-- Text passage follows --

One of those interrogations was conducted by an Air Force civilian and a contractor employed by his own organization, the Joint Personnel Recovery Agency. It had sent a small team to Iraq in September 2003 to help a special forces task force improve its interrogations of stubborn prisoners. The team was asked to demonstrate an interrogation on an Iraqi prisoner. It was an unusual role for the organization, which trains soldiers how to resist interrogations, not conduct them.

Colonel Kleinman said his two colleagues forcibly stripped an Iraqi prisoner naked, shackled him, and left him standing in a dank, six-foot cement cell with orders to the guards that the prisoner was not to move for 12 hours. Had the prisoner passed out, he would have hit his head on a wall, Colonel Kleinman said.

Kleinman stopped the interrogation, which had veered from his careful plan into abuse.

-- Text passage concluded --

> Exercise tasks
1. Print the passage on the Iraq interrogation between "Colonel Kleinman said his" and "Colonel Kleinman said.", inclusive.
2. Answer these questions using the passage on the Iraq interrogation:
(a) In what month and year did the Joint Personnel Recovery Agency send a small team to Iraq?
(b) For how many hours was the prisoner ordered not to move?
(c) What does the organization normally train soldiers to do?
3. Resume the passage on the Iraq interrogation after its final sentence and carry it forward.
The lines beneath this note are drawn from a separate source.

-- Data section follows --

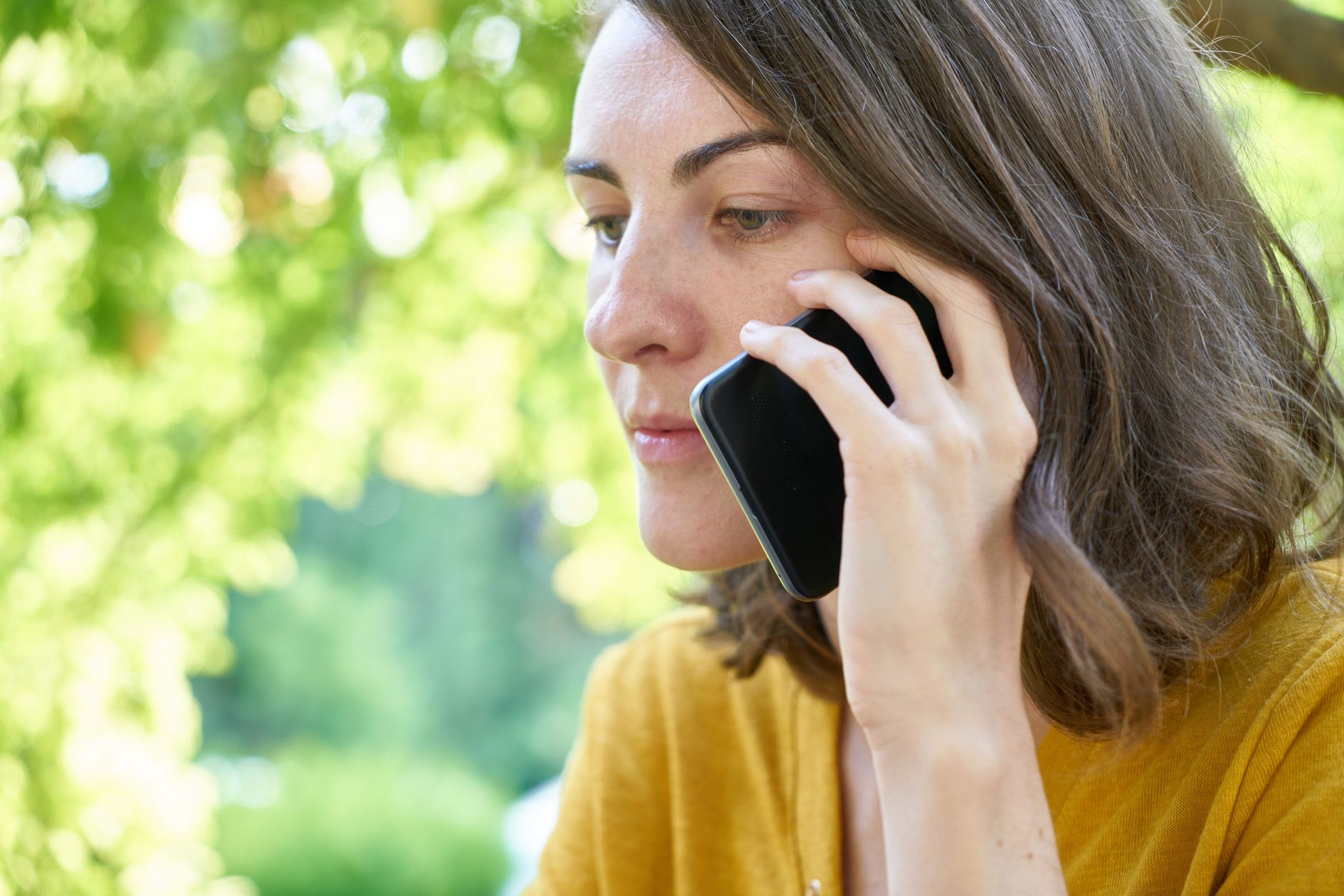 Woman answering a follow-up call outdoors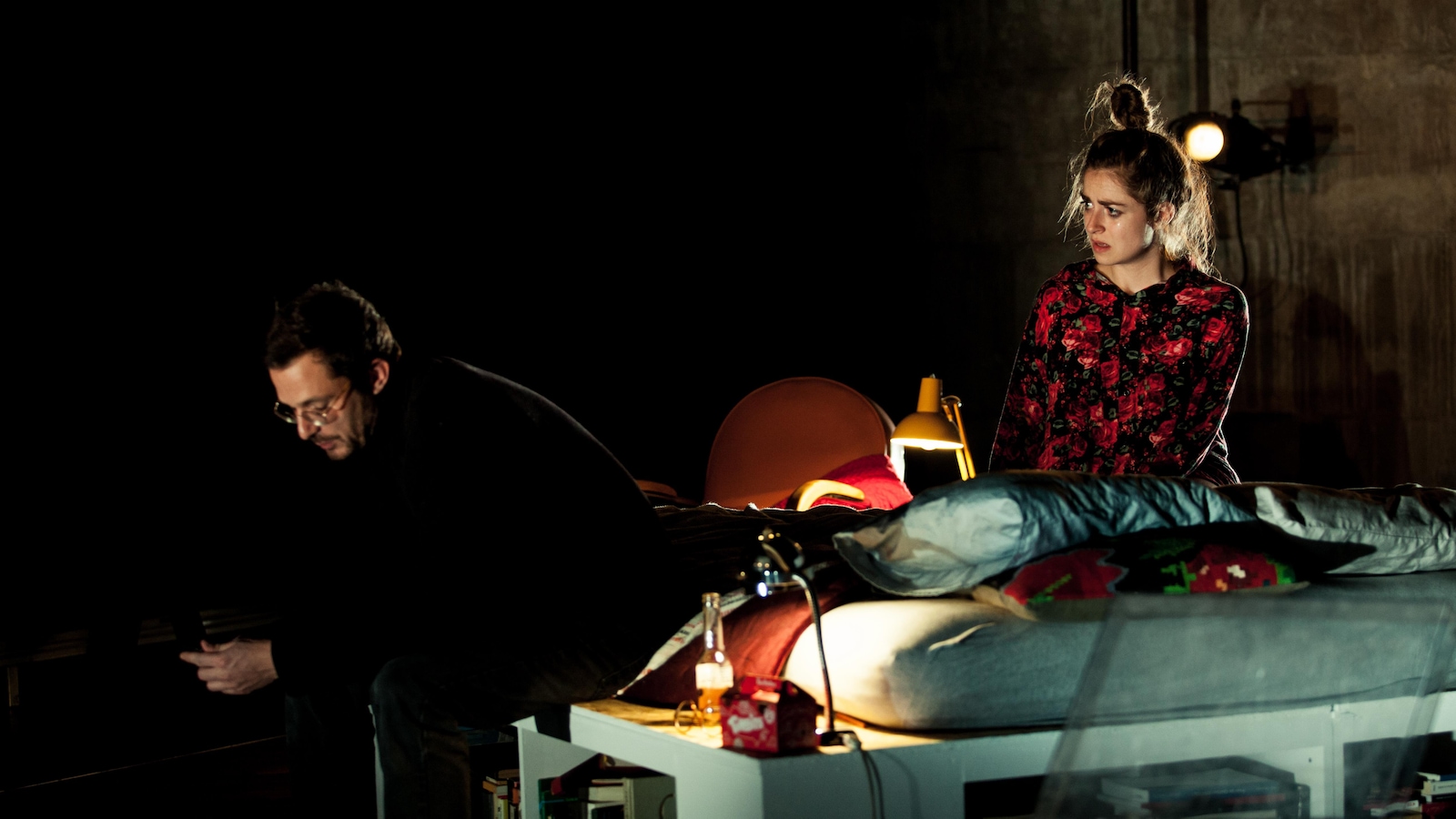 Un homme est assis au bout d'un lit, il regarde son téléphone dans ses mains, alors qu'une femme à genoux sur le lit le regarde. Un homme est assis au bout d'un lit, il regarde son téléphone dans ses mains, alors qu'une femme à genoux sur le lit le regarde.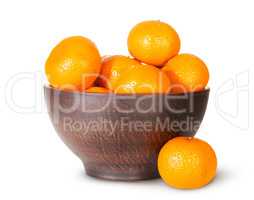 Tangerines In A Ceramic Bowl And One Near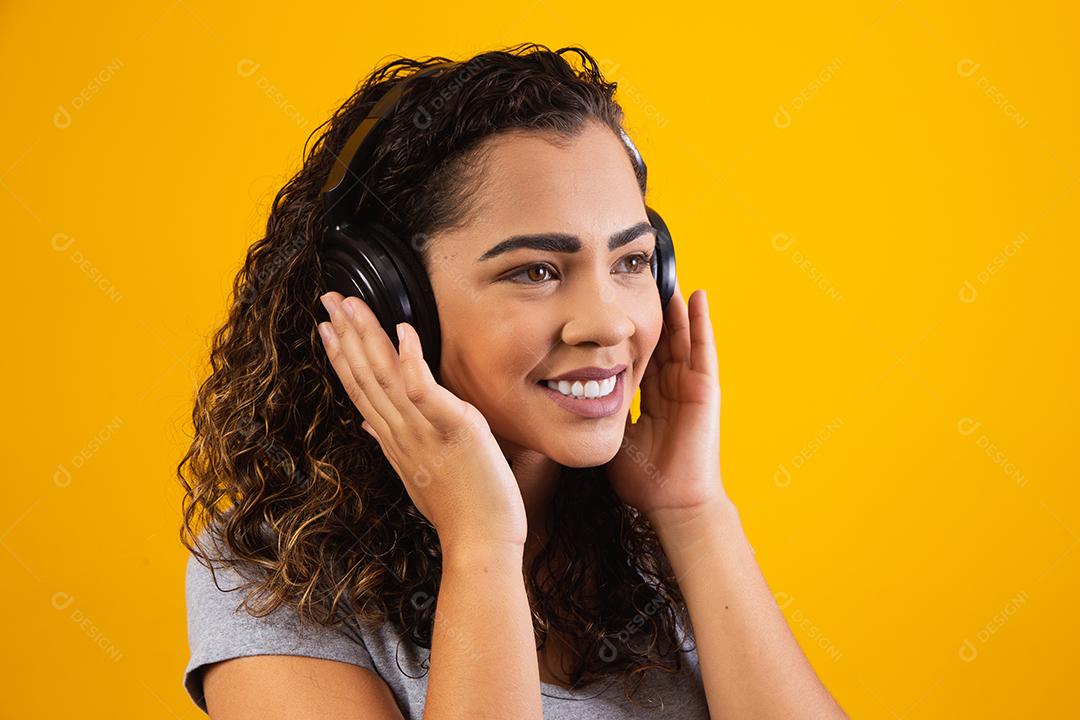 jovem afro com seus fones de ouvido ouvindo música.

-- Data section concluded --

> Task answers
1.
Colonel Kleinman said his two colleagues forcibly stripped an Iraqi prisoner naked, shackled him, and left him standing in a dank, six-foot cement cell with orders to the guards that the prisoner was not to move for 12 hours. Had the prisoner passed out, he would have hit his head on a wall, Colonel Kleinman said.

2.
(a) September 2003
(b) 12 hours
(c) Resist interrogations

3.
“Until their time in Iraq they had never seen a real world interrogation,” he said.

The men, Terrence Russell and Lenny Miller, had learned the harsh techniques working with the Survival, Evasion, Resistance and Escape training program for American forces, which conducts stressful mock interrogations to prepare soldiers to withstand and resist abusive questioning in the event they are taken prisoner. The program uses methods derived from the real-life experiences of American prisoners of war. The techniques include forced nakedness, stress positions, exposure to extremes in weather and waterboarding, a practice that causes the sensation of drowning.